→ Trecho do documento
• • • • • • •
Ateísmo e agnosticismo. Qual é a diferença entre ateísmo e agnosticismo?


Enquanto o ateu chega a negar a existência de Deus, o agnóstico afirma que não se sabe nada acerca de Deus, a começar pela sua existência, uma vez que não se trata de algo que, segundo ele, se possa demonstrar pela razão.

No fundo, tanto o ateu como o agnóstico vivem «como se Deus não existisse» (ateísmo prático), confiando apenas na razão (às vezes, apenas na ciência, mais do que na razão, que não são a mesma coisa).

Sem dúvida, pode haver ateus ou agnósticos que vivem corretamente, como o demonstra a experiência, tal como pode haver gente que se ufana de ser muito religiosa e, ao mesmo tempo, age mal (corrupção, violência doméstica, infidelidade, por exemplo), não sendo consequente com a fé que professa.

Na verdade, a má conduta dos crentes é uma das causas mais comuns que favorecem o ateísmo e o agnosticismo (indiferença religiosa). Não é raro escutar expressões como esta: «Para que me serve ir à Igreja, se os que lá vão são piores do que eu?»
• • • • • • •
→ Dados
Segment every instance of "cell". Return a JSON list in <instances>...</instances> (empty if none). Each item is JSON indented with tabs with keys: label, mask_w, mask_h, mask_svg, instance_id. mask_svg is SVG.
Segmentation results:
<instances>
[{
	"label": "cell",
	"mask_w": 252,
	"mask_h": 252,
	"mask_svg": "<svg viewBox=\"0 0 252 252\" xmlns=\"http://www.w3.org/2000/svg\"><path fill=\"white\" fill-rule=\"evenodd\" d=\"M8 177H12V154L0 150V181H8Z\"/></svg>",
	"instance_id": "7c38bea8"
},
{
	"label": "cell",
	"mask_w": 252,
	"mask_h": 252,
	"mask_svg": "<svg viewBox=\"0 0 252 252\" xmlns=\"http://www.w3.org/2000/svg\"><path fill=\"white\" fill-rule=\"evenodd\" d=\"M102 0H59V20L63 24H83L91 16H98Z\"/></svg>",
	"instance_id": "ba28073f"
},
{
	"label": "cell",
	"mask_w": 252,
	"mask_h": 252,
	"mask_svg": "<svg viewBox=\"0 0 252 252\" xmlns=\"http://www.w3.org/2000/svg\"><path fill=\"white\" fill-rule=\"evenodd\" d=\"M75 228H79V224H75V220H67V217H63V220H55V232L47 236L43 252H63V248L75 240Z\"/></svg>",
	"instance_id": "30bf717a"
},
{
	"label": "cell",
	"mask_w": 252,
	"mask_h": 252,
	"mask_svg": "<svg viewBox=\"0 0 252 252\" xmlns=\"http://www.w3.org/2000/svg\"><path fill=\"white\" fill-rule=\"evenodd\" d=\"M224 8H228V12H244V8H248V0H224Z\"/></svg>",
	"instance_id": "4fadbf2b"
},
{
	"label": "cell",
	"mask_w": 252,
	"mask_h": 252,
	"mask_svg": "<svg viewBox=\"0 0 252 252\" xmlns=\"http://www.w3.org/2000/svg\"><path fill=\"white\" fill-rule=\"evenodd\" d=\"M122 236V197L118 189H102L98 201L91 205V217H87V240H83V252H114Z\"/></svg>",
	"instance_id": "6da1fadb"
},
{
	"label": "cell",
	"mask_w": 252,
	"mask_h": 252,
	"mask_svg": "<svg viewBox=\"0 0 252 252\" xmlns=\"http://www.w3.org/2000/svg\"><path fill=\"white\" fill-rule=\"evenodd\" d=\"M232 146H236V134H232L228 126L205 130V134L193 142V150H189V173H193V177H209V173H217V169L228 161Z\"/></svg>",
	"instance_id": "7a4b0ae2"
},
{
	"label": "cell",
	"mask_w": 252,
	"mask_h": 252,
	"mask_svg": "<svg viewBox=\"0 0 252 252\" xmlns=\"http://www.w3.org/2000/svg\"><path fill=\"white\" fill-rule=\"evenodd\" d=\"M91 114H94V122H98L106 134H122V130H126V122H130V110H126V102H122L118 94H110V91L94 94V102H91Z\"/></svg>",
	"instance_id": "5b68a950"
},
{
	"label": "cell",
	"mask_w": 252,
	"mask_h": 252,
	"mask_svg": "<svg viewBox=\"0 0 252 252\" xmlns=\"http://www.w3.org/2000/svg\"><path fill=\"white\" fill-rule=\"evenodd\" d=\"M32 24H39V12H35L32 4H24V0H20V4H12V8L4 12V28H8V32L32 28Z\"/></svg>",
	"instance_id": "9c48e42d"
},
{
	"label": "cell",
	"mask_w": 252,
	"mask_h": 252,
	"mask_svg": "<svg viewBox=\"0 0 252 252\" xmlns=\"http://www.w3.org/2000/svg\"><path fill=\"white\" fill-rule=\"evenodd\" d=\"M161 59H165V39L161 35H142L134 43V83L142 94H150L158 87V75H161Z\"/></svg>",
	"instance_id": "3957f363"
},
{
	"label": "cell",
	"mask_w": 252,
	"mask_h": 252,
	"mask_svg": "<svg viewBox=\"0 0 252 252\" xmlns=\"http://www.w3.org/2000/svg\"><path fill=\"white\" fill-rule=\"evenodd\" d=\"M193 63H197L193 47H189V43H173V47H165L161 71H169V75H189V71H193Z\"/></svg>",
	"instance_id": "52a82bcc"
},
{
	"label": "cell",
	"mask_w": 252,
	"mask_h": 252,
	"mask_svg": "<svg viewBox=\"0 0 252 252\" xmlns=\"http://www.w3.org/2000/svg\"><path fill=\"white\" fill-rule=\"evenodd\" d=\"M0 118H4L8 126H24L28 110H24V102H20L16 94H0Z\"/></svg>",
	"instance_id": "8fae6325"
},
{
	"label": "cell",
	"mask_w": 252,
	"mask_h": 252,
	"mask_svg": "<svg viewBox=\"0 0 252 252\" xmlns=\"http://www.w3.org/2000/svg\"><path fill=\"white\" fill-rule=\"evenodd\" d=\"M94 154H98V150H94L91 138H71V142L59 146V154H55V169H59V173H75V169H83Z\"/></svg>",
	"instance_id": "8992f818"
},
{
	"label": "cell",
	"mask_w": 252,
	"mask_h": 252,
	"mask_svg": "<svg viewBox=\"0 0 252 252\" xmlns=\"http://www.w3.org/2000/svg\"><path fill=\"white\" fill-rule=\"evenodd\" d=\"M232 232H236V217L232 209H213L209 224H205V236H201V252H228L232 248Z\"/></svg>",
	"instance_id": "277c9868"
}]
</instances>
• • • • • • •
→ Exercícios
1 – No texto sobre ateísmo e agnosticismo, o que o agnóstico afirma acerca de Deus?
2 – Continue o texto sobre ateísmo e agnosticismo a partir do ponto em que ele termina.

→ Respostas
1 – Afirma que não se sabe nada acerca de Deus, a começar pela sua existência, porque não se pode demonstrá-la pela razão.

2 –
Tendo, portanto, isso em consideração, não se pode pensar que todos os ateus ou agnósticos são maus, nem, consequentemente, apressar-nos a condená-los. Possivelmente, não negam Deus verdadeiro, isto é, Deus que existe realmente e está na origem de tudo, mas recusam a caricatura de Deus como lhes é apresentada por muitos «crentes de fachada», em geral sem instrução na fé e sem vida cristã.

Em suma: Quem procura a verdade com sinceridade encontra-a. E com a verdade acha-se a paz da alma e a verdadeira liberdade de espírito (cf. Jo 8, 32), que é o que mais interessa.
(Excerto do livro Buscando a Dios, pp. 5-6, do P.e Flaviano Amatulli Valente, fmap).